Responsibility: Acknowledge the duties which have been assigned to you, and carry them out to the best of your abilities, no matter how small the task may seem. Albert Einstein said, “Whoever is careless with the truth in small matters cannot be trusted with important matters.”
Accountability: Don’t shift blame to others when it is your responsibility. When you make a mistake, own your mistake. Conversely, don’t take credit for things that are the work of others. Make sure your Airmen shine before you do, always. When your boss asks you if that F-22 is ready to fly, if those performance reports were processed on time or if those routers were configured and are ready to accept network traffic, he or she needs to be able to take you at your word.
Justice: Similar actions must see similar rewards or punishments. If you’re in a position of command or to recommend judicial or non-judicial punishment to a commander, do your best to ensure that similar offenses receive similar punishment.
Openness: As a leader, you must encourage a free flow of information in both directions of the chain of command. Make sure you take the commander’s vision and translate it into mission accomplishment. At the same time, make sure your people are comfortable coming to you when they need help with personal or professional issues.
Self-Respect: The Little Blue Book says “A person of integrity does not behave in ways that would bring discredit upon himself or the organization to which he belongs.” This applies 24 hours a day, in or out of uniform. For example, a DUI received off-base still brings discredit upon you and the Air Force.
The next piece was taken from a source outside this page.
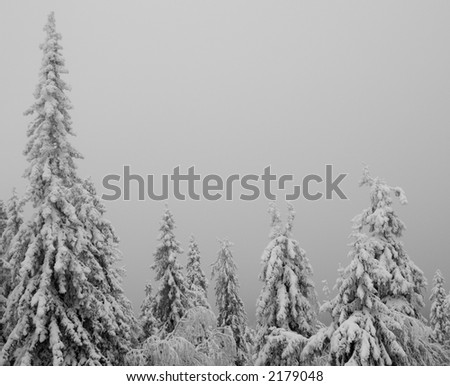 Snowy trees in fog. Lots of room for text. - stock photo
Humility: A person of integrity is humble. We need to be humble about the fact that we are leaders; regardless of the number of stripes on your sleeve, or what metal rank you wear on your collar, you are a leader. Be humble about the fact that we all lead America’s sons and daughters. Just think about the kind of leader you’d want to have leading your own child, and be that person.
In my opinion, without integrity, the other two core values lose significance. If people don’t believe your word, then how do they know that you’re truly putting service before self? How do they know you don’t have an ulterior motive for doing what you do? If your people don’t trust you to do what is right, how can they know that you give 100 percent effort in providing “excellence in all you do?”
When making a decision about whether or not you should do something, it might help to ask yourself this: If your choice was printed on the front page of the newspaper tomorrow, would you be okay about it? How will you feel about yourself tomorrow after the decision is made? An additional consideration I make is whether I can go home to my wife and kids, look them in the eye, and proudly say what I did today. Would my wife or kids ever be ashamed of my choices?
I recently spoke with Staff Sgt. Myranda Hinguanzo from the 1st Operations Support Squadron Flight Records office, Langley Air Force Base, Va., to get her perspective on integrity.
“I’ve learned that someone is always watching,” she said. “From the chief in my unit who from time to time requires my expertise, to the newly assigned airman sitting across the room from me, to my 3-year-old son who mimics everything I do and say.
“I want to set the example for those watching so that it naturally becomes a part of who they are and what they stand for as well,” she continued.
If at some point you’ve set poor examples for subordinates, you may have lost your integrity in the eyes of your Airmen, and they will lose confidence in your ability to lead them in any and all ways.
To turn this situation around, assess what you did wrong and learn from your mistakes. Learning mistakes means not repeating them. Let’s say you’ve been arriving to work late on a regular basis. You may realize it’s time to change your ways and apologize to your Airmen.
Your Airmen can and should accept your apology; however, if you begin to arrive late again, obviously the lesson hasn’t yet been learned, and it will be even harder to regain their respect.
All three of our core values are vital to our Air Force being the best air, space and cyberspace force in the world; however, without first dedicating ourselves to living a life of integrity, on or off-duty, we cannot truly place service before ourselves, nor can we display excellence in all we do.